Binary Trees in SQL Server
We often work with data in SQL Server. We write SELECT, INSERT, UPDATE, DELETE etc. commands easily to fetch, manipulate the data. However, if we get to know how SQL Server Database Management System actually stores this data in its underlying file system, what methodologies it uses to perform various operations on data, it is possible for us to store the data more efficiently.
Well, one may question whether the DBMS doesn't know how to store the data efficiently? Yes, the DBMS does store the data efficiently in its own way, but it doesn't know your query requirements. It means which columns we use in a select statement, which fields you are going to update frequently, what conditions you use in your where clause in order to fetch the required data.

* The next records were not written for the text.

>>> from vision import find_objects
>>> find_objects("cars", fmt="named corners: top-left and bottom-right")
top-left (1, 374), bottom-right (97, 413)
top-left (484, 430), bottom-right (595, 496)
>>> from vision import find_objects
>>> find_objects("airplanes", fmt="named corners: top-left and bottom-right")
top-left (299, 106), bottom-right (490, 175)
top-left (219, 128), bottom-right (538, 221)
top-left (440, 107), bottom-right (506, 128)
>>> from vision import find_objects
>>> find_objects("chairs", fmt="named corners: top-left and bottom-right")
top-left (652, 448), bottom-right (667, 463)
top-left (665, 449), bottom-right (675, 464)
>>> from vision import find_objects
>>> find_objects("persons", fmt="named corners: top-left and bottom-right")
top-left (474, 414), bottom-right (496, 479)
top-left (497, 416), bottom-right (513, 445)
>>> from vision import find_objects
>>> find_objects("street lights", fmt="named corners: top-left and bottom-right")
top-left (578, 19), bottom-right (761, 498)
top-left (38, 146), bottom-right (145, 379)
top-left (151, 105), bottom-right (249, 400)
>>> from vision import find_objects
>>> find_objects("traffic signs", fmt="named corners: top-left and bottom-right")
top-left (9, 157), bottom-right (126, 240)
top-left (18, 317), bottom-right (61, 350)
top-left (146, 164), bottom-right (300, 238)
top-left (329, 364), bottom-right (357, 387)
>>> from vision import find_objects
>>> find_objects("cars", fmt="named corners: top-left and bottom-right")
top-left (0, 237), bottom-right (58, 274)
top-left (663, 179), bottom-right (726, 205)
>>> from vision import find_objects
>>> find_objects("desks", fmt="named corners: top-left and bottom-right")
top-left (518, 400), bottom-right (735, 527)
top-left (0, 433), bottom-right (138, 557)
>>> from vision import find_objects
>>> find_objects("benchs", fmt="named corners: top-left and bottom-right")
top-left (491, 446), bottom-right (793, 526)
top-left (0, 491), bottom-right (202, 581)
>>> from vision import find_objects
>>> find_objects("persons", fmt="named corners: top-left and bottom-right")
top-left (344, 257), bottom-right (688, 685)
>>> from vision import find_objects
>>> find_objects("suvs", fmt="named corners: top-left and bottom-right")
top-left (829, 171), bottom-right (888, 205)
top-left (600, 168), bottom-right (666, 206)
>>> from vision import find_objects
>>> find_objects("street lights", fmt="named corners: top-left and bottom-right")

We often make use of indexes to provide this information to database so that the database is well prepared to store the data efficiently based on our index which in turn helps to perform DDL, DML operations on the data efficiently. While indexes are of many kinds, the two basic types of indexes are Clustered Indexes and Non Clustered Indexes. Once an index of any of these kind is built, internally SQL Server prepares a structure which is known as Binary Tree Structure, popularly known as B-Tree. SQL Server uses this tree to locate any requested row through a command.
The above shown binary tree is a model that gets created for an index that is created on a column that contains values 1 to 200. If we query a row that contains the column value '111', then sql server looks first at the root level if that value falls in the range. It then takes the path into intermediate levels where the node 101-200 exists, then further 101-150 and then further narrows down to 101-125 wherein it fetches the required row. If the index that is created is a clustered index, the leaf level nodes are nothing but the data rows themselves. So, the database directly gets the data once it reaches the leaf node. However, if the index that you have created is a non-clustered one, then the leaf nodes hold the address of the actual data or the corresponding clustered index node (if the table has one), where the column value of '111' resides in the underlying disk and then further fetches the data by pointing the read head of the disk to that particular address.
Hence it is very important to choose the columns included in either the clustered or non-clustered indexes based on frequency of inserts/update vs select queries that run on these columns.
Hope this gives the basic idea of a b-tree structure in sql server. I will publish more on various kinds of indexes and their impact in data retrievals soon.
Thank you,
Raja